We're about to publish a comparison page that benchmarks 4 AI setups against 10 real developer tasks. Before we do, here's every design decision we made to make sure the results can't be gamed — including by us.


The problem with most AI benchmarks

Most "AI comparison" content has at least one of these problems:

  1. Cherry-picked prompts — tasks chosen because one model happens to shine on them
  2. Proprietary scoring — a company scoring its own outputs
  3. No raw outputs — you see scores but not what the models actually said
  4. Dynamic data — results that change over time, making past claims unverifiable
  5. Wrong comparison baseline — comparing a fine-tuned model against a base model

Our compare page will have all of these problems if we're not careful. Here's what we're doing about each.


Design decision 1: 10 tasks, chosen before we ran anything

The 10 tasks were finalized before a single API call was made:

  1. Python function with unit tests
  2. Debug a real bug (provided)
  3. Explain async/await in JavaScript
  4. Write unit tests for a given function
  5. Refactor a function for readability
  6. Summarize a 500-word document
  7. Write a git commit message for a real diff
  8. Optimize a slow SQL query
  9. Architecture recommendation for a real problem
  10. Design a REST API for given requirements

We didn't run any of these and then swap in different prompts after seeing bad results. The prompts are locked. If the output for task 6 is embarrassing for one tier, we show it anyway.

**Task A**
Transcribe the portion of the AI benchmark text running from "Design decision 1: 10" up to and including "real bug (provided)".
**Task B**
Pick up the text on AI benchmark design where it stops, and carry it forward in the same voice.

**Material provided**
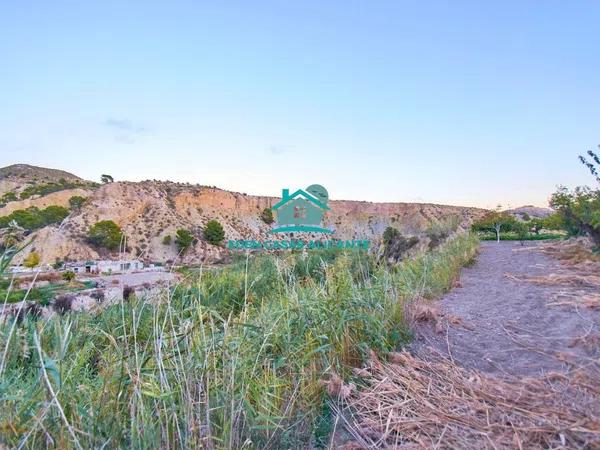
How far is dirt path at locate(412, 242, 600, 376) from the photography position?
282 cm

--

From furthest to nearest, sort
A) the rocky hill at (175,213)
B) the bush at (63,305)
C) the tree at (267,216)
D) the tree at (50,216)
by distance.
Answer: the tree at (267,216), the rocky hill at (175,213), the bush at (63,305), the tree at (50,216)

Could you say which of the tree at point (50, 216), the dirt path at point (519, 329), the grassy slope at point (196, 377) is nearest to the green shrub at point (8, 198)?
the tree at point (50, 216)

==

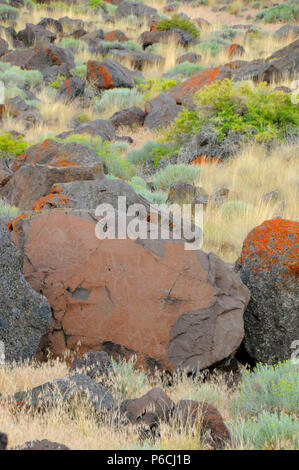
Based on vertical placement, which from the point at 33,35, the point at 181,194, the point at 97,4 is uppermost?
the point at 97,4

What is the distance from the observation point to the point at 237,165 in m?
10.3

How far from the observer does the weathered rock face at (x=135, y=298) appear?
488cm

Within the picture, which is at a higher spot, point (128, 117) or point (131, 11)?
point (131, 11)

**Answer box A**
Design decision 1: 10 tasks, chosen before we ran anything

The 10 tasks were finalized before a single API call was made:

  1. Python function with unit tests
  2. Debug a real bug (provided)

**Answer box B**
Why this matters: The temptation to "just swap one prompt that didn't work well" is how benchmarks quietly become marketing. We locked the prompts first.


Design decision 2: Static human scoring, not AI judging AI

Each output is scored on 2-3 dimensions by us, once, and locked in with a date.

We considered dynamic scoring — running a separate model (like Gemini Pro) on each page load to score outputs. It's technically impressive. We didn't do it because:

  1. AI scoring AI is circular. The model doing the scoring has its own biases. A Gemini-scored benchmark will favor Gemini. A Claude-scored benchmark favors Claude.
  2. It hides the scoring logic. If a model scores itself 4.8/5 and we don't show the scoring prompt, you can't verify it.
  3. It adds noise. Scores change between page loads. A snapshot benchmark should be a snapshot.

Static human scoring means you can disagree with us. The score is ours, dated, signed. If you think we scored Task 3 wrong, tell us.


Design decision 3: Every full output is visible

Most comparison pages show a summary table or a curated excerpt. We're showing every full response, unedited, with a copy button and a JSON download.

This is the only way a benchmark is honest. If Premium's architecture recommendation is 18,000 words of genuinely useful content, show that. If Frugal's commit message is "Add feature" with no context, show that too.

The response that looks bad is as important as the one that looks good.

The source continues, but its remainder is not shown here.